“The point of the cross isn’t forgiveness. Forgiveness leads to something much bigger: restoration. God isn’t just interested in the covering over of our sins; God wants to make us into the people we were originally created to be. It is not just the removal of what’s being held against us; it is God pulling us into the people he originally had in mind when he made us. This restoration is why Jesus always orients his message around becoming the kind of people who are generous and loving and compassionate. The goal here isn’t simply to not sin. Our purpose is to increase the shalom [goodness of God] in this world, which is why approaches to Christian faith that deal solely with not sinning always fail. They aim at the wrong thing. It is not about what you don’t do. The point is becoming more and more the kind of people God had in mind when we were first created.” (Rob Bell, Velvet Elvis, pg 108).
I suppose this quotation could be somewhat controversial. After all, the cross, in my understanding, is about forgiveness. However, I agree with the larger point of Rob’s belief. The problem with the cross focusing on not sinning is that we miss our larger role in the world. Not sinning is important because we don’t want to grieve the Holy Spirit, because there should be some difference in us, and because if we truly love God we should despise sin. However, if our focus is not sinning, we’ve missed the opportunity to grow into the messengers of God’s good news to the world.

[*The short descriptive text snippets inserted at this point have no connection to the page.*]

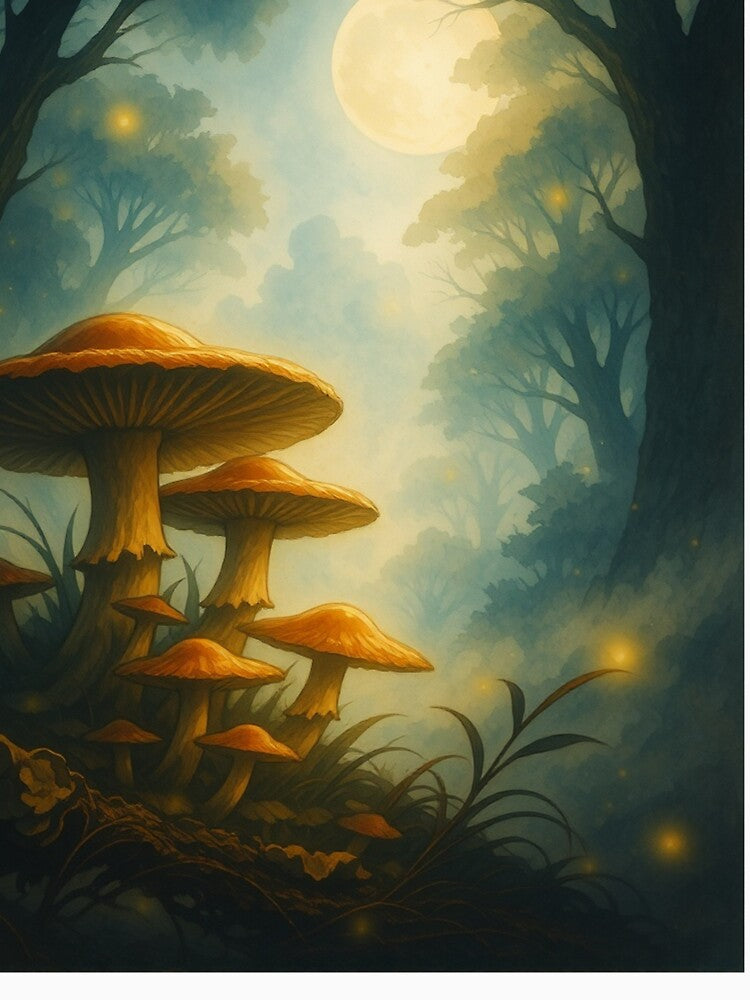 Moonlit Enchanted Mushrooms – Mystical Fantasy Forest Art by The Rogue Mark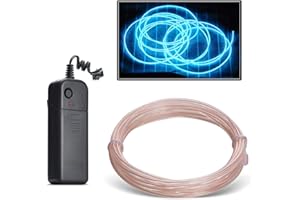 Aogbithy EL Wire, Neon Glowing Strobing Electroluminescent Light Super Bright Battery Operated EL Wire Cable for Christmas Party Cosplay Dress Carnival Decoration Festival Halloween (Light Blue, 3M)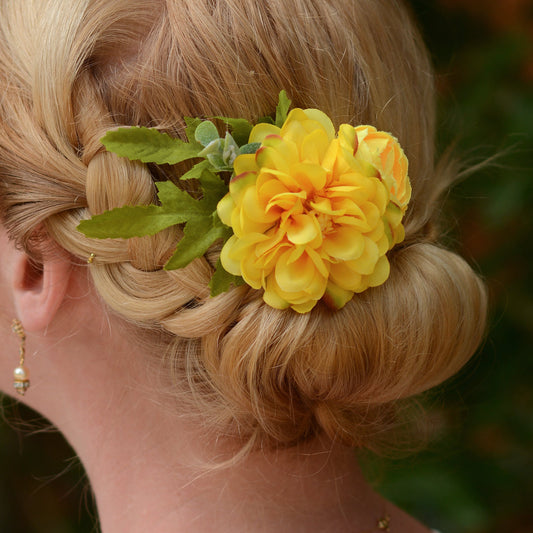 Yellow Marigold Flower Hair Clip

Because not sinning is great, but if we’re not growing, if we’re not becoming closer to the people God wants us to be, we’re missing out. The point of the cross is to get beyond sin so that God can improve our character. Paul encourages the Philippians in this way:
So then, my beloved, just as you have always obeyed, not as in my presence only, but now much more in my absence, work out your salvation with fear and trembling; for it is God who is at work in you, both to will and to work for His good pleasure. Do all things without grumbling and disputing; so that you will prove yourselves to be blameless and innocent, children of God above reproach in the midst of a crooked and perverse generation, among whom you appear as lights in the world, holding fast the word of life, so that in the day of Christ I will have reason to glory because I did not run in vain nor toil in vain. (Philippians 2:12-16, emphasis added)
The cross is about more than forgiveness because we are continuing to work out our salvation to allow God to work “His good pleasure.” Later in the letter, Paul talks about not achieved “it” yet, but continuing to press on to the call of Christ. This implies that the Christian walk is so much more than just “not sinning.” It’s about pursuing God’s call in our lives. It’s about wanting to be what He wants us to be. And it’s about doing what we can, through the Holy Spirit, do get there.
“Not sinning” is somewhat passive way to pursue a life with Christ. It does take a lot of effort to deny our flesh, by all means. Sin is enticing to us. But “not sinning” means that we’re just meeting the minimum standard. To actively pursue God’s will in our lives, to active pursue what discipleship means to die to the flesh daily, to humble ourselves before Him, and to surrender all the things that we think are best so that we can do what He wills in our lives.
This is going to be my pursuit in 2010. I don’t want to meet the bare minimum. I want to be holy as God has called me to be holy:
but like the Holy One who called you, be holy yourselves also in all your behavior; because it is written, “You shall be holy, for I am holy.” (1 Peter 1:15-16).